Why It Matters – The Science of Endurance & Mitochondrial Function:

Mitochondria sit at the center of both surgical recovery and athletic performance. They convert nutrients—carbohydrates, fats, and proteins—into ATP, the body’s universal energy currency. When mitochondria function efficiently, the body can sustain higher workloads, utilize oxygen more effectively, and recover faster from exertion or injury. This is the primary objective of progressive workload endurance or strength training, as well as prehab before surgery.


Each mitochondrial measure in this study connects directly to familiar performance and recovery concepts:

Basal respiration reflects how much oxygen the cell consumes at rest to maintain its essential functions. Higher basal respiration translates to greater aerobic efficiency and improved baseline energy turnover—similar to how endurance athletes maintain elevated metabolic activity between bouts of training. For athletes basal respiration also translates to glycogen sparing, which means more efficient carbohydrate energy utilization. During lower intensity aerobic exercise, muscle cells rely primarily on fat reserves. But as duration & effort increase, fast-acting carbohydrates stored as glycogen are called on to supplement energy demands and those reserves deplete quickly. "Sparing glycogen" means the body becomes more efficient at utilizing oxygen and fat to sustain aerobic exercise before depleting more limited carbohydrate resources.

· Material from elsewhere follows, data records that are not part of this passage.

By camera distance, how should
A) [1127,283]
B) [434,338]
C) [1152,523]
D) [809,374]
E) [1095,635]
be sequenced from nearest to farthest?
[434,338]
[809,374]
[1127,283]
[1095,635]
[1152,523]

ATP production represents the mitochondria’s direct output of usable energy. In practical terms, this correlates with power and stamina. Cells that generate more ATP recover muscle contractility faster and maintain energy stability during stress, which can mean improved performance for both surgical patients and endurance athletes alike.

Reserve capacity measures the ability of mitochondria to ramp up energy output under stress. A nearly 50 percent increase in reserve capacity means cells were significantly better prepared to handle oxidative or metabolic stress—conditions that mirror the physiological demands of VO₂ max training, high-intensity intervals, or recovery from exertion as well as post-operative recovery.

 

Implications of This Research:

In athletes, more resilient cells are more effective at utilizing energy resources, and meeting the energetic demands of strenuous activity or other environmental stressors. For an endurance athlete these processes boil down to greater oxygen utilization, fat oxidation, and glycogen sparing during sustained activity. Improved mitochondrial reserve allows tissues to buffer oxidative stress and delay fatigue, enabling longer, higher-quality efforts and faster adaptation to training loads.

For older adults, these changes represent more than energy—they translate to resilience. Enhanced mitochondrial function supports muscle preservation, immune regulation, and cognitive clarity during the stress of surgery or illness.

In both populations, boosting mitochondrial performance improves the body’s ability to use oxygen efficiently, manage oxidative stress, and recover from metabolic strain. These are the same adaptive pathways that Freak Shake and Grit Fuel were designed to support through a combination of plant-based flavanols and metabolic cofactors.